Part of a data file:
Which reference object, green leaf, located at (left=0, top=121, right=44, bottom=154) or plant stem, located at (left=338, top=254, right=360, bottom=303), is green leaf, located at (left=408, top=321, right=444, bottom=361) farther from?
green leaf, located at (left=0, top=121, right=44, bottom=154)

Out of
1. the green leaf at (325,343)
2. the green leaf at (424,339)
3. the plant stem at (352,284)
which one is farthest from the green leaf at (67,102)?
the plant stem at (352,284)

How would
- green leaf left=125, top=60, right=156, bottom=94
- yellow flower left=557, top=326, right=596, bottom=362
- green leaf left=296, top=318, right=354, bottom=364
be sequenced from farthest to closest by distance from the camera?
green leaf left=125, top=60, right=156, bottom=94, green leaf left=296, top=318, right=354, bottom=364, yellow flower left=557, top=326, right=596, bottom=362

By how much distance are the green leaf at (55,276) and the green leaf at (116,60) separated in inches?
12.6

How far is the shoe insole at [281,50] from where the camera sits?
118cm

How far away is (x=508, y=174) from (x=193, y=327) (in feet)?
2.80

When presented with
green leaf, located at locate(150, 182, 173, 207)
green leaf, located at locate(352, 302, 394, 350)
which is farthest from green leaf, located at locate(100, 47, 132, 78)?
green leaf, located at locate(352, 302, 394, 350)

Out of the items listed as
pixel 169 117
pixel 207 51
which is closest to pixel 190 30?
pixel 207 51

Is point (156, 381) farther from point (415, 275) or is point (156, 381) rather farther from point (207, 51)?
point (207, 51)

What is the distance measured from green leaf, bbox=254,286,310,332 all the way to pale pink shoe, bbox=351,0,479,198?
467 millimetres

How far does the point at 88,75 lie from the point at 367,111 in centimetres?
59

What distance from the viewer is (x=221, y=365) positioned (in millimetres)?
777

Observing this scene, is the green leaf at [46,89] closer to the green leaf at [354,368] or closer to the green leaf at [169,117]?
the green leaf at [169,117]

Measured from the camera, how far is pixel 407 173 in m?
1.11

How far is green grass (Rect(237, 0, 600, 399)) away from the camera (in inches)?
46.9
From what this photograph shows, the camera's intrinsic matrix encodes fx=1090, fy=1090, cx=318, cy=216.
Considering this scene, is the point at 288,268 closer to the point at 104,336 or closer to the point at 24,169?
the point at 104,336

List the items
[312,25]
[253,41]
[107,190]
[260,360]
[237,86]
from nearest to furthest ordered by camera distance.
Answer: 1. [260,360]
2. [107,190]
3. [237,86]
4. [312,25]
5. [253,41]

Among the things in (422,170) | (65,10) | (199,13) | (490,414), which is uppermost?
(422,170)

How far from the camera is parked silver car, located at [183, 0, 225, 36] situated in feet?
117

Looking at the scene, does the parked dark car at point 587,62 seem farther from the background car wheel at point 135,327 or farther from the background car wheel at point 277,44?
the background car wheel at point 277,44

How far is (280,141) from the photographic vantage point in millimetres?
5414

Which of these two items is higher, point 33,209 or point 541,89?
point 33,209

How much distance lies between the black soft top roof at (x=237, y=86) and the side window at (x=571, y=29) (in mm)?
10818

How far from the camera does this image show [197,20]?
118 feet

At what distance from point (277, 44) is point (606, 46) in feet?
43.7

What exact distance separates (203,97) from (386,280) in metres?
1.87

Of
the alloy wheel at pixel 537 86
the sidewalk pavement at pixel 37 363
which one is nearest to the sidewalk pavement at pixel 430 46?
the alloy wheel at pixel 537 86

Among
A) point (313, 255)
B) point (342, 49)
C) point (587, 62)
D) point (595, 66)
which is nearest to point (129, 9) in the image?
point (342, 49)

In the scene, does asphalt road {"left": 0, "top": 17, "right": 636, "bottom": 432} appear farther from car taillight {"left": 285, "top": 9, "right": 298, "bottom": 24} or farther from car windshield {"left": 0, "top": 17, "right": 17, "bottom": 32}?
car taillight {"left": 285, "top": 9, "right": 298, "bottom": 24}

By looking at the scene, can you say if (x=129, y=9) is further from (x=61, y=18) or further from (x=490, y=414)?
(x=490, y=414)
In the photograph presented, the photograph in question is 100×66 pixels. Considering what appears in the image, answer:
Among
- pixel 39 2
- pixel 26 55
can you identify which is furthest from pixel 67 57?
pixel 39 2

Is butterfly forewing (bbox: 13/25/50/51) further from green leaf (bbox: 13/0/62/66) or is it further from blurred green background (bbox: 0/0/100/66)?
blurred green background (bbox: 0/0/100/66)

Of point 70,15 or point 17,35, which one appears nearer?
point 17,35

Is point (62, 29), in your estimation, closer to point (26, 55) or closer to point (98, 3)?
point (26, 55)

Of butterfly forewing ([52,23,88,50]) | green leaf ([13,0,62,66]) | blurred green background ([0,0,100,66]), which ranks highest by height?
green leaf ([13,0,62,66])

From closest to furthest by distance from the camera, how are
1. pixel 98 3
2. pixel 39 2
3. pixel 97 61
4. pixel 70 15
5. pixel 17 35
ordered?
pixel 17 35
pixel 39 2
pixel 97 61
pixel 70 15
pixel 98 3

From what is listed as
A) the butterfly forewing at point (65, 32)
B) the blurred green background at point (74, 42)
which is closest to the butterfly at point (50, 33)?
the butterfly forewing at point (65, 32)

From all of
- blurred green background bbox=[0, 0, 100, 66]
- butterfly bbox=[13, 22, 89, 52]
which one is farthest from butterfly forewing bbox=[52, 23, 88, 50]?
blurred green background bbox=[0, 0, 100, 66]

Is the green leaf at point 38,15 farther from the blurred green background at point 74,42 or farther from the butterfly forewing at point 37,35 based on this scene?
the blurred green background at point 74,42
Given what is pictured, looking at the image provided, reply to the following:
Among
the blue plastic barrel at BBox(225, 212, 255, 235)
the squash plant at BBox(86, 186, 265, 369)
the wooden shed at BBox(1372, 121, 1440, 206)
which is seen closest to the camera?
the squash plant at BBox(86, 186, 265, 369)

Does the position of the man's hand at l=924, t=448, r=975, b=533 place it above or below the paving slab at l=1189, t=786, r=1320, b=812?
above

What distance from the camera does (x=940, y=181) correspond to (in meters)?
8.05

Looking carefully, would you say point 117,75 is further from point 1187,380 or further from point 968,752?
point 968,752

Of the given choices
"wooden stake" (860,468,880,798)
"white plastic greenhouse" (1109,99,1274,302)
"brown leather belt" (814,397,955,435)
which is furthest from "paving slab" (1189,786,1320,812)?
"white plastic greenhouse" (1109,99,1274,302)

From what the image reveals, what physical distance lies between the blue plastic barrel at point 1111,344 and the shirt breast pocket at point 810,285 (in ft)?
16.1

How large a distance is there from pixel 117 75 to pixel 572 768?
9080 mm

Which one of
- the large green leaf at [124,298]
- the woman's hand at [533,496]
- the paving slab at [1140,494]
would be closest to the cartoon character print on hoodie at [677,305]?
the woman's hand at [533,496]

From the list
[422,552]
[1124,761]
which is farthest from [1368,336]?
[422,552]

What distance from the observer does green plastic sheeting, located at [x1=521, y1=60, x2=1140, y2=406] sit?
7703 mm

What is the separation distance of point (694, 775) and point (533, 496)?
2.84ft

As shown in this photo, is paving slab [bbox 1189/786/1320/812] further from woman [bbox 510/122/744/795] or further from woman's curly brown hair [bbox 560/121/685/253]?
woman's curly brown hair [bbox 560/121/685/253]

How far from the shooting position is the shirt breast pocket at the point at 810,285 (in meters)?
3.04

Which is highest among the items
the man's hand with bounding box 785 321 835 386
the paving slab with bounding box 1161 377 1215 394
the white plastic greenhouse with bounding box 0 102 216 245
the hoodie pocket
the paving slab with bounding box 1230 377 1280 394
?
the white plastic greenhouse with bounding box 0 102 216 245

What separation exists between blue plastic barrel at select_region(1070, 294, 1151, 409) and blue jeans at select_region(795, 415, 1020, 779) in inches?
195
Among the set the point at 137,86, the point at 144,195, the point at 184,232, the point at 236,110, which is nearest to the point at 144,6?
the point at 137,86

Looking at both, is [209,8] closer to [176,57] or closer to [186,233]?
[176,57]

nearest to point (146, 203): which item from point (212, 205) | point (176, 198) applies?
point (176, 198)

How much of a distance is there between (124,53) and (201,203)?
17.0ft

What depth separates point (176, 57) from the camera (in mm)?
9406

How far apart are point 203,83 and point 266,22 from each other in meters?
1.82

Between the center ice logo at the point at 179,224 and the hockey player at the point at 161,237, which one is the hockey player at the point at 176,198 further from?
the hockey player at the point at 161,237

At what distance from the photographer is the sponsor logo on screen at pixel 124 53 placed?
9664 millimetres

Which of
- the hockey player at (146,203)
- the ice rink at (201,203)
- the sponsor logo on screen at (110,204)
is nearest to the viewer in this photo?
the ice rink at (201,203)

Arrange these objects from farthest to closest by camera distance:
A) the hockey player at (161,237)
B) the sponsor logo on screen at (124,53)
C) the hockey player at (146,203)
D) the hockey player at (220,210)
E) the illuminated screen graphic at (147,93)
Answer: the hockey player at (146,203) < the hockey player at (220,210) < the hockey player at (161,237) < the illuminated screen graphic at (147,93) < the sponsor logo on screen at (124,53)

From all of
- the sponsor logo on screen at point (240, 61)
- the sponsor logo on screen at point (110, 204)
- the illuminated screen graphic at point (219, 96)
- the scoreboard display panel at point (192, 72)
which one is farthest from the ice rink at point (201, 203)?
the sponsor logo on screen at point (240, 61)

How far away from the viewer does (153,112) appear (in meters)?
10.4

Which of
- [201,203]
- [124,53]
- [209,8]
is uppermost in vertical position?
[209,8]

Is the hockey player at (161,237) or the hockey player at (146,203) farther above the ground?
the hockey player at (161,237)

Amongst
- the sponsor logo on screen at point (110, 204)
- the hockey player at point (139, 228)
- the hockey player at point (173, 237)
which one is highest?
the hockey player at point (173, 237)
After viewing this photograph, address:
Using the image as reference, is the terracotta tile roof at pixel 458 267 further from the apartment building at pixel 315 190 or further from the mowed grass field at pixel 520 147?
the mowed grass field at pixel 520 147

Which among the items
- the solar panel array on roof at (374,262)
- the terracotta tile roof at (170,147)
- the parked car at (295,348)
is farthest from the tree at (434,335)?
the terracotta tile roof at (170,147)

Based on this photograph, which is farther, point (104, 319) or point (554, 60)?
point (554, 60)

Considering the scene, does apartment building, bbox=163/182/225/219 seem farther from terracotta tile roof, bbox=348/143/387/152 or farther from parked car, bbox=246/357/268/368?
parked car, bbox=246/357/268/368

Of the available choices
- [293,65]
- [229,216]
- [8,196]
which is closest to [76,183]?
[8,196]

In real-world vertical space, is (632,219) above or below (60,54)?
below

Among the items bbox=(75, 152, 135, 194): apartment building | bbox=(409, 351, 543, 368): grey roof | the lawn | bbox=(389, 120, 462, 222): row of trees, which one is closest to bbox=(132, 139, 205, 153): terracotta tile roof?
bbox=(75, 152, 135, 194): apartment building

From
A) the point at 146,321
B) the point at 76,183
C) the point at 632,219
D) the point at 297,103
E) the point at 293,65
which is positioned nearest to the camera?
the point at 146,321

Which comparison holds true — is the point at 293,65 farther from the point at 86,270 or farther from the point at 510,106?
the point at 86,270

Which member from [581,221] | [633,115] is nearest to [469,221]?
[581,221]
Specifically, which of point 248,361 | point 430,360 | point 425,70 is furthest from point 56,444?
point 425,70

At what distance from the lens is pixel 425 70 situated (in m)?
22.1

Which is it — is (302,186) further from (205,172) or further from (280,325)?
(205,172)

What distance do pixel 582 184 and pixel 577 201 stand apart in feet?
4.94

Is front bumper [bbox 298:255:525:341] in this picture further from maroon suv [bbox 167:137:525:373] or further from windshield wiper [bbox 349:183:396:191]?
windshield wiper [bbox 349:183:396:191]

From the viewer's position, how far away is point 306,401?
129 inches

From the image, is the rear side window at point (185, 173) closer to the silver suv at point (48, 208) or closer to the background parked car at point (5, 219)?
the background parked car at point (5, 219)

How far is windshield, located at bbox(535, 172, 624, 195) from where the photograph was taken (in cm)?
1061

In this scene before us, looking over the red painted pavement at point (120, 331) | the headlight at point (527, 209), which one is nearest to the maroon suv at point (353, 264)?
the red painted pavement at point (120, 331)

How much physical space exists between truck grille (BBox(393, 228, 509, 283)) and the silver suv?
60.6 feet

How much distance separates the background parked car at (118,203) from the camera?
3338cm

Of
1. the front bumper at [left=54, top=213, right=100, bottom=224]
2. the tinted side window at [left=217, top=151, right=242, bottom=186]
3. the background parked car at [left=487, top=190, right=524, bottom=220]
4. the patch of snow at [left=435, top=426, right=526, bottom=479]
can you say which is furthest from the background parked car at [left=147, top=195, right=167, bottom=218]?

## What the task asks
Rewrite the records from their first line through the line containing "467 millimetres", swapping "camera" for "viewer" and leaving everything else unchanged. Give only those lines.

## The response
Which reference object, green leaf, located at (left=0, top=121, right=44, bottom=154) or plant stem, located at (left=338, top=254, right=360, bottom=303), is green leaf, located at (left=408, top=321, right=444, bottom=361) farther from?
green leaf, located at (left=0, top=121, right=44, bottom=154)

Out of
1. the green leaf at (325,343)
2. the green leaf at (424,339)
3. the plant stem at (352,284)
which one is farthest from the green leaf at (67,102)?
the plant stem at (352,284)

How would
- green leaf left=125, top=60, right=156, bottom=94
- yellow flower left=557, top=326, right=596, bottom=362
- green leaf left=296, top=318, right=354, bottom=364
be sequenced from farthest to closest by distance from the viewer?
green leaf left=125, top=60, right=156, bottom=94, green leaf left=296, top=318, right=354, bottom=364, yellow flower left=557, top=326, right=596, bottom=362

By how much distance are the green leaf at (55,276) and the green leaf at (116,60) separated in inches?
12.6

How far is the shoe insole at [281,50] from where the viewer sits?
118cm

How far away is (x=508, y=174) from (x=193, y=327) (in feet)?
2.80

When presented with
green leaf, located at locate(150, 182, 173, 207)
green leaf, located at locate(352, 302, 394, 350)
which is farthest from green leaf, located at locate(100, 47, 132, 78)?
green leaf, located at locate(352, 302, 394, 350)

Out of the items listed as
pixel 169 117
pixel 207 51
which is closest to pixel 190 30?
pixel 207 51

Is point (156, 381) farther from point (415, 275) or is point (156, 381) rather farther from point (207, 51)?
point (207, 51)

What is the distance measured from green leaf, bbox=254,286,310,332 all the way to pale pink shoe, bbox=351,0,479,198?
467 millimetres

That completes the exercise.